Posted: 09 Dec 2022, 13:48
by vtmikel
Good day-

I read a thread on the forums about the expected queue behavior when you run multiple instances of filebot with the --log-file parameters.

I'm not sure if I am alone on this method, but I run my torrent client in a docker, so I execute filebot on the host, and I have no event-driven mechanism to execute filebot.

I have cron executing filebot every 5 minutes. This approach has served me well for a long time.

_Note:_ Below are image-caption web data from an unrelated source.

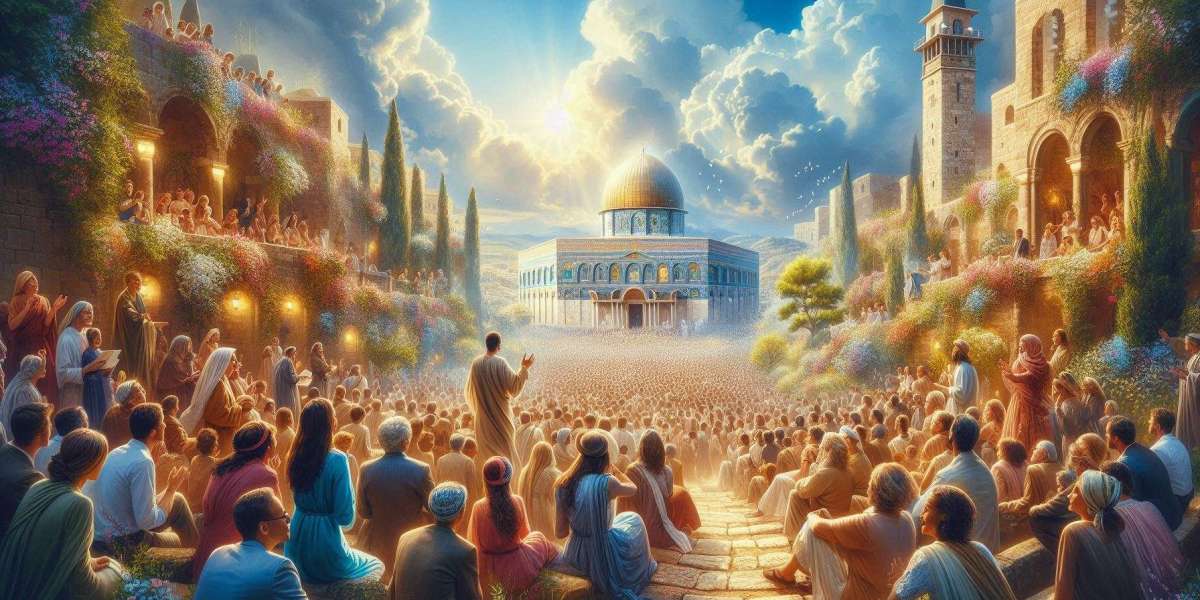 Estudo sobre Atos dos Apóstolos: o nascimento da Igreja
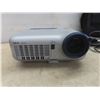 Image 6 : NEC LT260 XGA Portable Projector With Carry Case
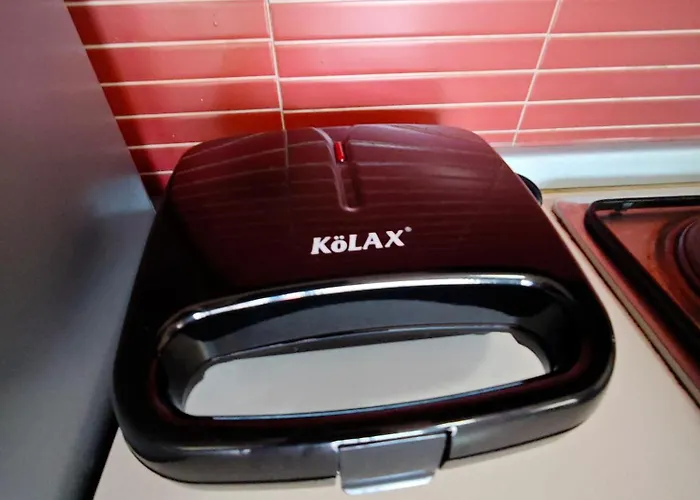 Apartment Mali I Robit 2 Golem (Tirana)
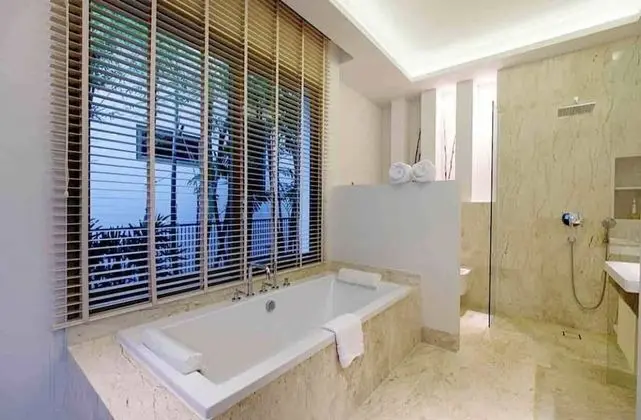 Villa, 2 Yatak Odası, Kişiye Özel Havuzlu, Bahçe Manzaralı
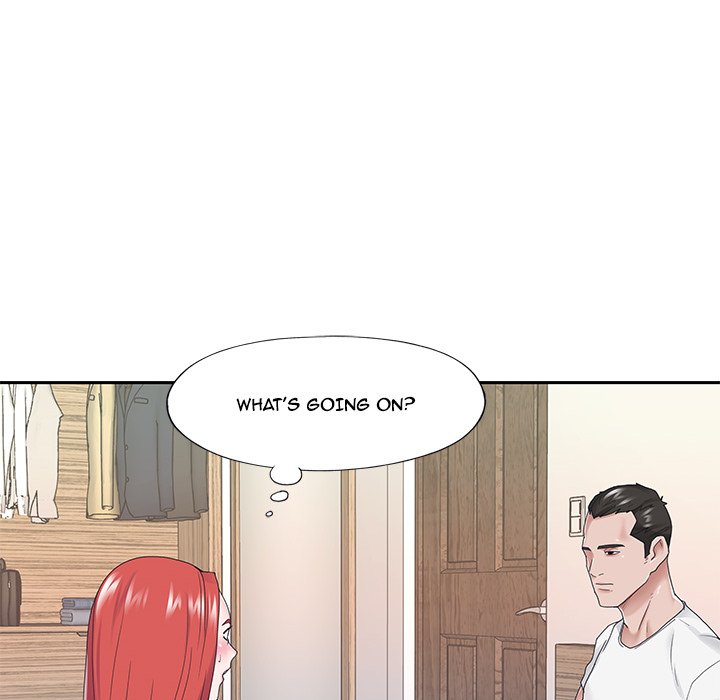 Maid chapter 25 page 85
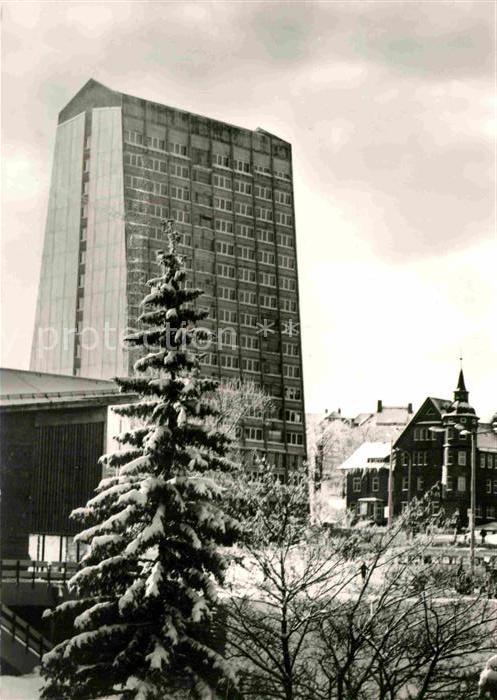 Oberhof Thueringen Hotel Rennsteig
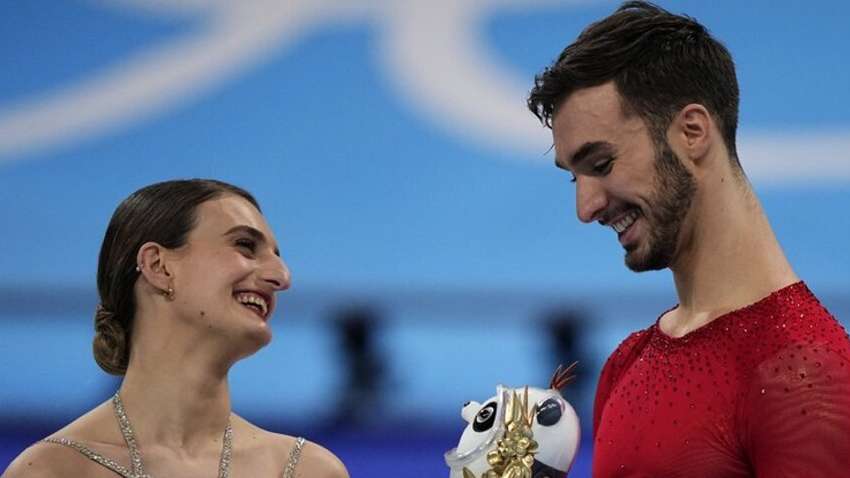 Визначилися переможці на Олімпійських іграх в Пекіні: результати десятого дня змагань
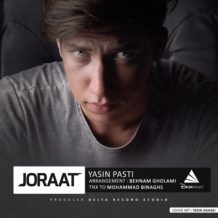 Yasin Pasti – Joraat (Delta Band)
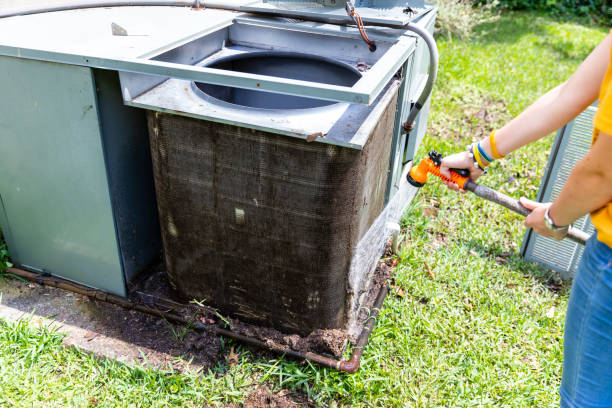 Best Air Duct Cleaning Cost  in Bon Air, VA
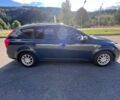 Синий Киа Сид, объемом двигателя 1.4 л и пробегом 200 тыс. км за 5999 $, фото 3 на Automoto.ua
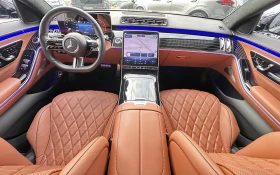 Mercedes-Benz S 580 L 4MATIC AMG - 106000 EUR - 17562963 5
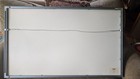 Framed Original 1989 Flying Porsche 911 Poster 40 x24    Custom  buford  Seinfeld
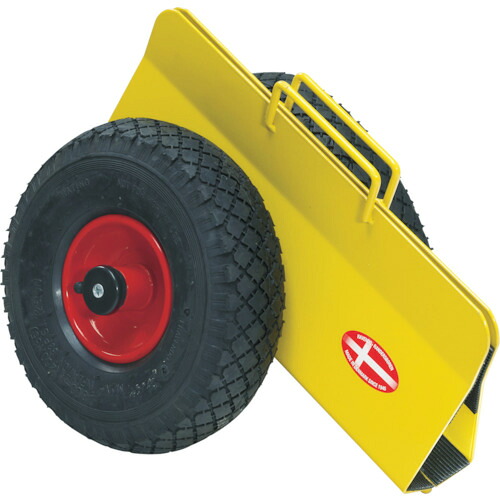 ラベンド スチール製プレート運搬車 W/AO CLAMP 0-70 1台(142656) 目安在庫\u003d○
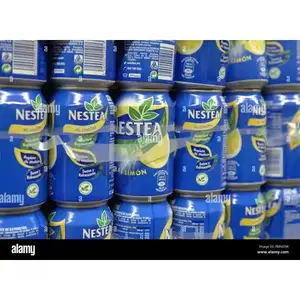 热卖正品品质Nestea冰茶饮料批发价格供应商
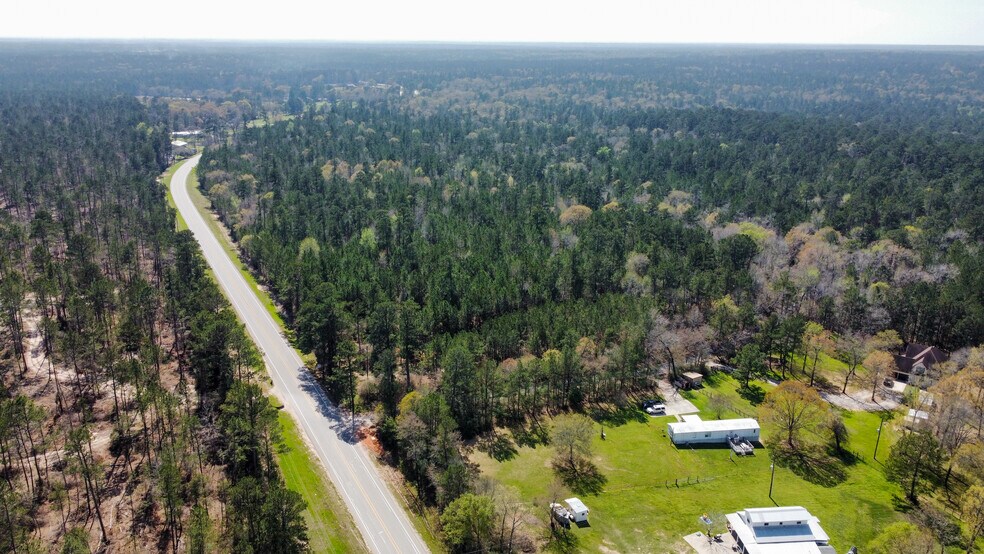 More Photos Of 4430 S FM 1486, Montgomery Land For Sale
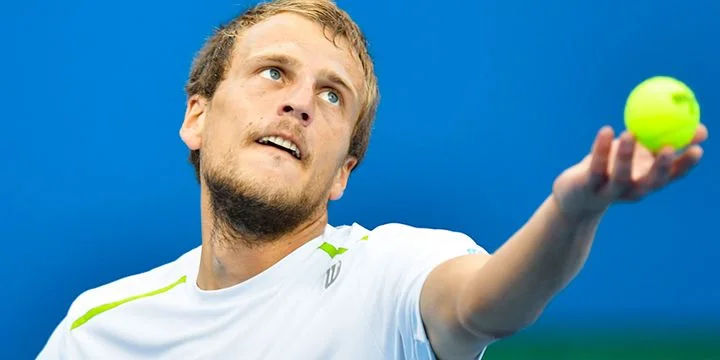 Лукас Мидлер - Мирза Башич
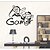 cheap Wall Stickers-Fantasy Wall Stickers Plane Wall Stickers Decorative Wall Stickers, Vinyl Home Decoration Wall Decal Wall Decoration / Re-Positionable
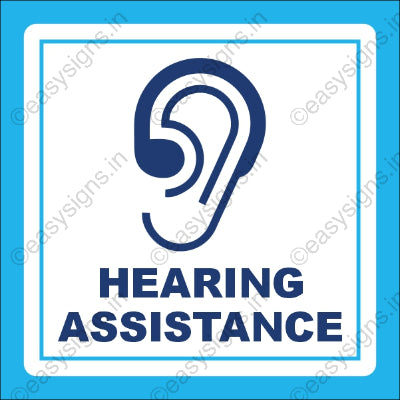 Hearing Assistance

As the size of movies has gone up, filebot is taking longer to finish it's work. The number of filebot instances in queue is adding up. It's never been a problem per se, I give my host machine enough memory, but I'm considering implementing an approach where I check to see how many instances of filebot are running in my wrapper shell script before running another instance, but wanted to check to see if there are other ideas before doing so.

Thank you.

Re: Limiting the number of queue'd filebot run instances

Posted: 09 Dec 2022, 14:00
by rednoah
If you're already running FileBot in intervals, then you can just run filebot, wait for it to finish, and then wait X minutes, before repeating:

Code: Select all

while true; do
  filebot ...
  sleep 600
done

You can (and should) use flock to take care of synchronizing filebot calls if flock is available to you, so that you can queue filebot calls before actually calling filebot or just not calling filebot if an instance is already running:

Code: Select all

flock --nonblock /path/to/filebot.lock filebot ...
:idea: https://man7.org/linux/man-pages/man1/flock.1.html



:idea: filebot calls shouldn't take multiple minutes. They also shouldn't take longer and longer over time. Unless you're doing something wrong. You'll want to process files within the same file system so that IO operations (e.g. move or hardlink) are instant. You'll also want to not reprocess files that have already been processed. If you need to move files to another machine, then you'll still want to process files within the same file system instantly, and then rsync them elsewhere in a separate long-running process if and when needed.